-- Document section follows --
Over 45 dengue victims hospitalised in Gorakhpur

Updated: Sep 24, 2013, 15:27 PM IST

Gorakhpur: Over 45 people have been hospitalised in Uttar Pradesh's Gorakhpur District after being diagnosed with dengue.

The mosquito-borne viral disease, which is also called "breakbone fever" because of the severe pain it can cause, has hit various villages in the district.

According to experts, 70 percent of the world's serious dengue cases were in Asia, with India alone accounting for 34 percent of the total.

"We have already treated 45 people affected by dengue and now 14 more patients are admitted in our hospital. We have arranged all the necessary facilities for the patients. We have also opened a ward for the dengue-affected patients. People who are showing signs of dengue fever; we have shifted them to the other ac rooms in the hospital. Most of the patients are coming from other states like Delhi, Mumbai, Lucknow and Kanpur," said Rajiv Srivastava, a doctor at the Government Medical Centre in Gorakhpur.

Around 390 million people are infected each year with dengue fever - the world's fastest-spreading tropical disease - more than triple the current estimate by the World Health Organization.

Climate change is also making more parts of the planet habitable for the dengue-spreading mosquito.

The number of people hit by the viral had increased to an extent that people placed cots on the streets for the patients. One of the villages affected by Dengue had dirty streets and puddles of filthy water.

"Before I got admitted to the hospital I suffered from severe joint and muscle pain, weakness, headache and exhaustion," said Mohammad Rafi Khan, a patient admitted at the Government Medical Centre.

Spread by the Aedes aegypti mosquito, dengue has grown rapidly along with urbanisation and globalisation because it thrives in tropical mega-cities and is easily spread in goods containing small puddles of water, such as used tyres.

There is as yet no approved vaccine or specific drug to treat dengue, which is not normally fatal but lands many victims in hospital.

Dengue is a disease that hits more than once and people who get it mildly first time are more likely to have a serious episode if bitten again by an infected mosquito.

Hopes for an effective dengue vaccine suffered a setback last year when an experimental shot from Sanofi proved far less effective than hoped in a mid-stage clinical trial in Thailand.

Further large trials of the Sanofi vaccine - the most advanced in development - are still continuing and scientists have not given up hope that it may yet have a role of play.
-- Document section concluded --
-- Data extracts follows --
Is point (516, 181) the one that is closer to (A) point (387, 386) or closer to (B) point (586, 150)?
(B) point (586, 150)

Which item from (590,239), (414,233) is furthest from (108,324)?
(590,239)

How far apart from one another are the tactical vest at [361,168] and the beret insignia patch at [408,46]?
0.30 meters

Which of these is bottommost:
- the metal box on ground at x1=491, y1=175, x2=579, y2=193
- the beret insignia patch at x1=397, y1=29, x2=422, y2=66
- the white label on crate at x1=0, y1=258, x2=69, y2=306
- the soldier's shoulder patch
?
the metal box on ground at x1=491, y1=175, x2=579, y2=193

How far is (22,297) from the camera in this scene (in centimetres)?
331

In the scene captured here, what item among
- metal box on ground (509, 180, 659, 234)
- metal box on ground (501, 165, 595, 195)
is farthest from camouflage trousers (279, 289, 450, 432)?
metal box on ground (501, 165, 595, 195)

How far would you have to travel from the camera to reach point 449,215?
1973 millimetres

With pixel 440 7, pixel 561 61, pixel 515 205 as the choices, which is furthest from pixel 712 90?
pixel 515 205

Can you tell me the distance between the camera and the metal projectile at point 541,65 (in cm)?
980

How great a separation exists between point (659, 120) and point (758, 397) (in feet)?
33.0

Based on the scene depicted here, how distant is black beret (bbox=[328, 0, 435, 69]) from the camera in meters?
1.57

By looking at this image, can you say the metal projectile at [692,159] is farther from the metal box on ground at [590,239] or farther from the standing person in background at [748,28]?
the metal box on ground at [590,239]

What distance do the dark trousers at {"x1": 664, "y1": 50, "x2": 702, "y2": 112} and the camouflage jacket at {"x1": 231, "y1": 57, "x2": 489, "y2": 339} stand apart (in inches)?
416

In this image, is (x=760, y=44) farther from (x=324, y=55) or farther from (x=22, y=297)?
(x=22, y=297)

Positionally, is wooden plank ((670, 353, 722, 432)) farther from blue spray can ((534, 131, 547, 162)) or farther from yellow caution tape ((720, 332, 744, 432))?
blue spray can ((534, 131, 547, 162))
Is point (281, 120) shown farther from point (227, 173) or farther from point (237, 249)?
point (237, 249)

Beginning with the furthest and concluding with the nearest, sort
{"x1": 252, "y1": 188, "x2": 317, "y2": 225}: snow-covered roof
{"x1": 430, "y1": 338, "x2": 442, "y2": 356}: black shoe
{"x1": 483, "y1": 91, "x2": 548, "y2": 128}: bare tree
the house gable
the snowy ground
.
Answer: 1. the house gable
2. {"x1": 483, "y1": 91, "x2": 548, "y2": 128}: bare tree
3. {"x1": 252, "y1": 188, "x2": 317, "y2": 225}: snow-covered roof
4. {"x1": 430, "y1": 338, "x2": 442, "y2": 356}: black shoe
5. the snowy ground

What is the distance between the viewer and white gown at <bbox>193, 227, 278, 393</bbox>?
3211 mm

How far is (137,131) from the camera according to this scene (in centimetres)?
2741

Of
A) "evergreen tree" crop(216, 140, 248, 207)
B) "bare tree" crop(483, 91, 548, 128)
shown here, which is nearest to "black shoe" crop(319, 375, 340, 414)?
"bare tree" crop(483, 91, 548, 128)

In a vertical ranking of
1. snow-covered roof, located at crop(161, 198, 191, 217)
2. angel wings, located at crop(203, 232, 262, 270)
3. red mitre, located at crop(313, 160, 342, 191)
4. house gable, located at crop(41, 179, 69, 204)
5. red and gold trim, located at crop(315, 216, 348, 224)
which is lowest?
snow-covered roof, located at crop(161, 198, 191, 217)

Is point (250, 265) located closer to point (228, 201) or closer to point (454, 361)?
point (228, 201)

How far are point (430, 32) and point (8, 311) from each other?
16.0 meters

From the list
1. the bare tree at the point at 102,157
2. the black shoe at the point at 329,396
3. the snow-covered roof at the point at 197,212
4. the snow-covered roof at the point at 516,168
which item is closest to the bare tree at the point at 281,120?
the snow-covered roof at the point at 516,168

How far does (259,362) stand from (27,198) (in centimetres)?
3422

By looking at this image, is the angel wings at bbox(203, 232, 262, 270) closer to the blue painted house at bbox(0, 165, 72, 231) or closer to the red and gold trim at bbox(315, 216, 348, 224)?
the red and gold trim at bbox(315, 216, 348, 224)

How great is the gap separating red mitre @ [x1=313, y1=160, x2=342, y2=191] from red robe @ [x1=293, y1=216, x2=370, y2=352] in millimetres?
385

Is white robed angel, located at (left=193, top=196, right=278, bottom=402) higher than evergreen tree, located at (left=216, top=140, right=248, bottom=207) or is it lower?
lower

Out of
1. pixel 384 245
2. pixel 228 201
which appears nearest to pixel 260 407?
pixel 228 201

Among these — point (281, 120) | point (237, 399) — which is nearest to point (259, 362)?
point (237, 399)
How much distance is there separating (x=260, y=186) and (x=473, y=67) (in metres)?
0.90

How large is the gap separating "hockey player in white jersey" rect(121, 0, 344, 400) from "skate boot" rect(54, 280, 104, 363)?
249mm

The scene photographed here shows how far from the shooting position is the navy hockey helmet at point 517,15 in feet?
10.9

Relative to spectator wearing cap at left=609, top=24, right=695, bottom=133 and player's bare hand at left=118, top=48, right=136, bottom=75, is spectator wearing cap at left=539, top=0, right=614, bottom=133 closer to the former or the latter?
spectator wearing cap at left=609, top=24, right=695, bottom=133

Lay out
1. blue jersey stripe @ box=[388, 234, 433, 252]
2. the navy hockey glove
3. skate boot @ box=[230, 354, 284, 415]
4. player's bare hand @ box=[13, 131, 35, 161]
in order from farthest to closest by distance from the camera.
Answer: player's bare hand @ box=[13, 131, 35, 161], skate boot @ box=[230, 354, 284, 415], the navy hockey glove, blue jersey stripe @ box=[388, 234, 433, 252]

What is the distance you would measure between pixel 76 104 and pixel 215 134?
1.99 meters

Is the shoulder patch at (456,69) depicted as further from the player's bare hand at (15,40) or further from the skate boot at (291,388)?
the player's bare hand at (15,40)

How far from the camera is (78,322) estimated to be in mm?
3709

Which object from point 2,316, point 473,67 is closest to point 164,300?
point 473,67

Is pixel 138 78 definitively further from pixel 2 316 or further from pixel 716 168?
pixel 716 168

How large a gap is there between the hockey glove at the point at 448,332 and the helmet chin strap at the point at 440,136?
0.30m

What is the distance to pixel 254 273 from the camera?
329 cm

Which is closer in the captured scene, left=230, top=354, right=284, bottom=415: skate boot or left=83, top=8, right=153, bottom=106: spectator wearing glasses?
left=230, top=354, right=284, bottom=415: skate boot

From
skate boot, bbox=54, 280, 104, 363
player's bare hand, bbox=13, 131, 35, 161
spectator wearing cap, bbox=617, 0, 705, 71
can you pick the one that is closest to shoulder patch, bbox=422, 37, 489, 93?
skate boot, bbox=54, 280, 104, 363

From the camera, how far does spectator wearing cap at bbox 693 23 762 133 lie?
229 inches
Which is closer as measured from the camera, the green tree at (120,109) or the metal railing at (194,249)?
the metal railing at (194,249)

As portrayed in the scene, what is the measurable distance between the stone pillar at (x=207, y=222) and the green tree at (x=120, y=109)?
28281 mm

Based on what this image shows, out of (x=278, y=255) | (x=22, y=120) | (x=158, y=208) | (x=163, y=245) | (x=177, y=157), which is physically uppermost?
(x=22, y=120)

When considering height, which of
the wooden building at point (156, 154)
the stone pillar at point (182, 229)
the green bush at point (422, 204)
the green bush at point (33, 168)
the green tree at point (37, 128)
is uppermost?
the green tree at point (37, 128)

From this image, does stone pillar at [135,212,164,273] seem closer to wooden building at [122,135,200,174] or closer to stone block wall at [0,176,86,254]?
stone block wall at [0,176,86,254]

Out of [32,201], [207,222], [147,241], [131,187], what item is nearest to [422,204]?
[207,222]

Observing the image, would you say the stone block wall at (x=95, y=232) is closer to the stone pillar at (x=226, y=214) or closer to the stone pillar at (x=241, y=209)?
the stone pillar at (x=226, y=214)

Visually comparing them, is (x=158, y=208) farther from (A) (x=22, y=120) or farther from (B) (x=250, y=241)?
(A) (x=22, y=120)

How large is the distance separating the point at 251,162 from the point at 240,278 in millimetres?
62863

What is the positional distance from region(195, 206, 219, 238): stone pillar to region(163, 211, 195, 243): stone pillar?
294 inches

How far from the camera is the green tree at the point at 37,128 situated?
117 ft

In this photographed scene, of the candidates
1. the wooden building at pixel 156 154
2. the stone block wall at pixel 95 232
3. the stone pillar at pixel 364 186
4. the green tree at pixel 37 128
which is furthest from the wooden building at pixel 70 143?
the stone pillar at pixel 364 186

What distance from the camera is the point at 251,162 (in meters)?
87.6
-- Data extracts concluded --
-- Data extracts follows --
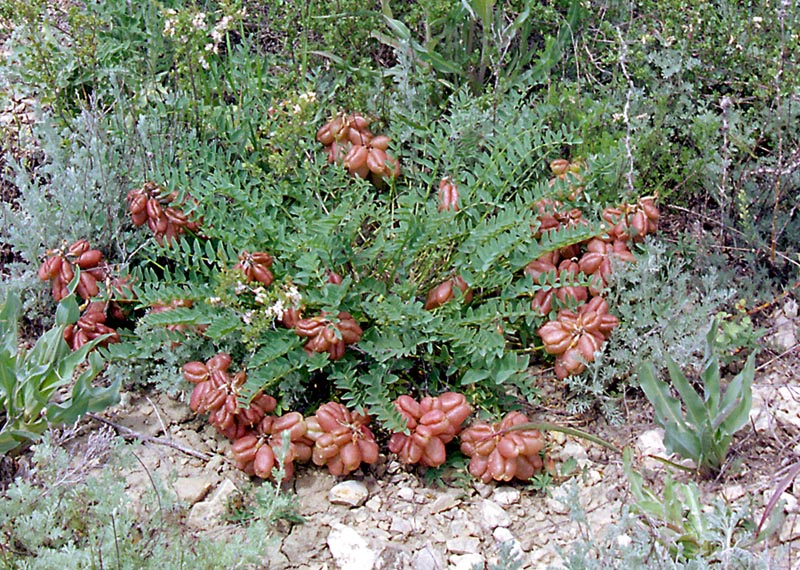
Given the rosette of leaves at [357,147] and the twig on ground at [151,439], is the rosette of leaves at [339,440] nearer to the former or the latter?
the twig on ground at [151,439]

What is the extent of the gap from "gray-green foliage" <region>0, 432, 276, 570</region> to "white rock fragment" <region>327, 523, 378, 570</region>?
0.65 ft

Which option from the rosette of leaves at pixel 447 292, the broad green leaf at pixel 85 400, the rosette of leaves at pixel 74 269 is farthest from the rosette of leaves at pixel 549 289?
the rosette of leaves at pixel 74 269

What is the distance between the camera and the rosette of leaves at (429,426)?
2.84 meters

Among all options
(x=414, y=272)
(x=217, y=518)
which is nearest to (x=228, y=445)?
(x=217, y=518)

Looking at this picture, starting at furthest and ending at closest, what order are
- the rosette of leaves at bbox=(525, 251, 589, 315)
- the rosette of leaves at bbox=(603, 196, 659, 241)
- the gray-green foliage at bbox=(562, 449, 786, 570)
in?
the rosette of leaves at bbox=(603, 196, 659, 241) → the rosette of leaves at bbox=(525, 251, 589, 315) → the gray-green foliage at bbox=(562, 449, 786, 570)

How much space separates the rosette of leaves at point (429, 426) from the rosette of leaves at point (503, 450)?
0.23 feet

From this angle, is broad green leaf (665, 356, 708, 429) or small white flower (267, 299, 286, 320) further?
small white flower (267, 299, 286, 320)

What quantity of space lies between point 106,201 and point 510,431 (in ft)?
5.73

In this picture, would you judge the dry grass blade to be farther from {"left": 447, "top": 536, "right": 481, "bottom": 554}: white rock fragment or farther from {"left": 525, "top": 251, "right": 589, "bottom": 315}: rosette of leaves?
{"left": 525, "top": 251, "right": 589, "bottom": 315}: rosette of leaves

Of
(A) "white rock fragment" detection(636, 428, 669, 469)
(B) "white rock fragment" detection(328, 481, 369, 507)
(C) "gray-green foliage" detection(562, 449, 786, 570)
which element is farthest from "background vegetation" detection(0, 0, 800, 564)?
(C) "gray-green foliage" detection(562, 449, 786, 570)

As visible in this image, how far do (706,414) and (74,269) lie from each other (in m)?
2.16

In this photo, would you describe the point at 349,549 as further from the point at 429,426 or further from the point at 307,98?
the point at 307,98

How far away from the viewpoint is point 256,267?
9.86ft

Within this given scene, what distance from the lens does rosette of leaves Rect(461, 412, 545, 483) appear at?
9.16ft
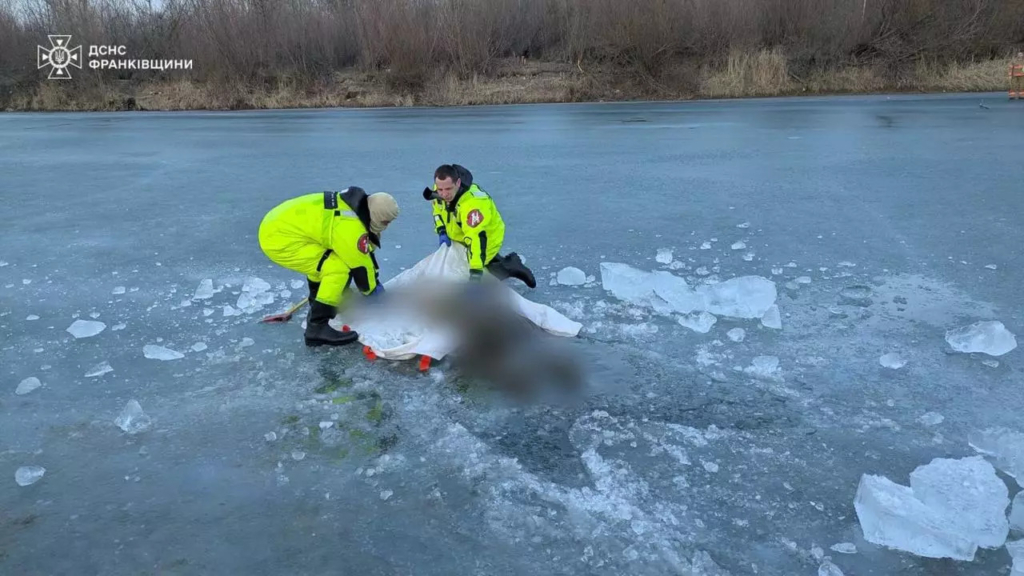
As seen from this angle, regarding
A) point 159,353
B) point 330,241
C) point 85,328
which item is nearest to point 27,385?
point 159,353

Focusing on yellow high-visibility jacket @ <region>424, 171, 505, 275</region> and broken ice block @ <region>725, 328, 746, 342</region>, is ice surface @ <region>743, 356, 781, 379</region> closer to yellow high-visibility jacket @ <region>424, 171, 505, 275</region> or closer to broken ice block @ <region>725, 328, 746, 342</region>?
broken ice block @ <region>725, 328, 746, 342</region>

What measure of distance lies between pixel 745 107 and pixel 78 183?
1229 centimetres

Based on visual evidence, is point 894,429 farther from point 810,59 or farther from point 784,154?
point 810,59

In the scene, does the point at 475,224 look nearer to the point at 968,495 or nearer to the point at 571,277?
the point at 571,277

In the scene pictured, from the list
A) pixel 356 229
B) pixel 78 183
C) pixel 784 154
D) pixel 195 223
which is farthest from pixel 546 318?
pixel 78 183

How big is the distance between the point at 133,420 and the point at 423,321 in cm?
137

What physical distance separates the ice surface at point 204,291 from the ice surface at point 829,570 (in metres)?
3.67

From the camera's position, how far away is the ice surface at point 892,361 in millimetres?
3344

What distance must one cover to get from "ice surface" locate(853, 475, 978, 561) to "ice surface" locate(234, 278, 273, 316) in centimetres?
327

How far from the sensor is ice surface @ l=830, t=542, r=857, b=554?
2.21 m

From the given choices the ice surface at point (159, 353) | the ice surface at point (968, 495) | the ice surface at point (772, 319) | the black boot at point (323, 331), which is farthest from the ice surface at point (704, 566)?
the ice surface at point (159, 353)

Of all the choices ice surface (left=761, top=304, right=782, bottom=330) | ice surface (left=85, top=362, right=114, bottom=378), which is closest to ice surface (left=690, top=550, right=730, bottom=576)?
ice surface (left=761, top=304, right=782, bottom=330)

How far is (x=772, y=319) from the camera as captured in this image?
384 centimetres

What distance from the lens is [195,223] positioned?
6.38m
-- Data extracts concluded --
Required action A
For each statement, say whether it agrees with the dengue article, and quote the article's deciding words. (i) Dengue is also known as "breakbone fever." (ii) An approved vaccine for dengue is available. (iii) India accounts for 34 percent of the world's serious dengue cases.
Required action B
List every place the dengue article names as somewhere most of the patients are coming from.
Required action C
Print the part of the dengue article that opens with the words containing "Spread by the" and closes with "role of play.".
The data is not needed for any of the work on this page.

Solution A
(i) Yes: "which is also called "breakbone fever" because of the severe pain it can cause"
(ii) No: "There is as yet no approved vaccine or specific drug to treat dengue"
(iii) Yes: "with India alone accounting for 34 percent of the total"

Solution B
Delhi, Mumbai, Lucknow, Kanpur

Solution C
Spread by the Aedes aegypti mosquito, dengue has grown rapidly along with urbanisation and globalisation because it thrives in tropical mega-cities and is easily spread in goods containing small puddles of water, such as used tyres.

There is as yet no approved vaccine or specific drug to treat dengue, which is not normally fatal but lands many victims in hospital.

Dengue is a disease that hits more than once and people who get it mildly first time are more likely to have a serious episode if bitten again by an infected mosquito.

Hopes for an effective dengue vaccine suffered a setback last year when an experimental shot from Sanofi proved far less effective than hoped in a mid-stage clinical trial in Thailand.

Further large trials of the Sanofi vaccine - the most advanced in development - are still continuing and scientists have not given up hope that it may yet have a role of play.